- **Task prompt**: Each line with the string "signal" is to be copied from the records below.

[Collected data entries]
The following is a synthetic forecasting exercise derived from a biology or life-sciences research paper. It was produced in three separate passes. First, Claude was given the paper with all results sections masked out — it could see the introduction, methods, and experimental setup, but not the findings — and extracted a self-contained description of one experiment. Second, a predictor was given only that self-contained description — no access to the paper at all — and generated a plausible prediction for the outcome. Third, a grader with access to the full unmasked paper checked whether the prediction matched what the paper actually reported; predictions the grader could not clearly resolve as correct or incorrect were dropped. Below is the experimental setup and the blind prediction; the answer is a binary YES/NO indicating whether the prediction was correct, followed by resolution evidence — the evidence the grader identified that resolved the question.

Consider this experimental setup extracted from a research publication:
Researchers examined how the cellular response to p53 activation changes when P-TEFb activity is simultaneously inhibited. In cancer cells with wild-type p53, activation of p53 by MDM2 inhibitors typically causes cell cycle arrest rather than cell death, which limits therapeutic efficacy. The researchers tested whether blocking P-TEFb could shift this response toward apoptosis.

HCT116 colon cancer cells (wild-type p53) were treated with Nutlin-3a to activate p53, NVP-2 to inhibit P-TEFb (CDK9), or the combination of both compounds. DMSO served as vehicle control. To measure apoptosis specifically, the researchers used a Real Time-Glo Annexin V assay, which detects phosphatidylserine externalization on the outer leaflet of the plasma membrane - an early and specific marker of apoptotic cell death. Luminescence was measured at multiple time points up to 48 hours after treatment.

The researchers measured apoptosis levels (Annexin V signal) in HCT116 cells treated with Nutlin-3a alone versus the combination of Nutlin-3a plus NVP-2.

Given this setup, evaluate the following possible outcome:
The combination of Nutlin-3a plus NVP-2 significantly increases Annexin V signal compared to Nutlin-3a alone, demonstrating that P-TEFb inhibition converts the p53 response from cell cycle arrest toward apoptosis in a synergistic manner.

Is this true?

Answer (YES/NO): YES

- **Task answer**:
The researchers measured apoptosis levels (Annexin V signal) in HCT116 cells treated with Nutlin-3a alone versus the combination of Nutlin-3a plus NVP-2.
The combination of Nutlin-3a plus NVP-2 significantly increases Annexin V signal compared to Nutlin-3a alone, demonstrating that P-TEFb inhibition converts the p53 response from cell cycle arrest toward apoptosis in a synergistic manner.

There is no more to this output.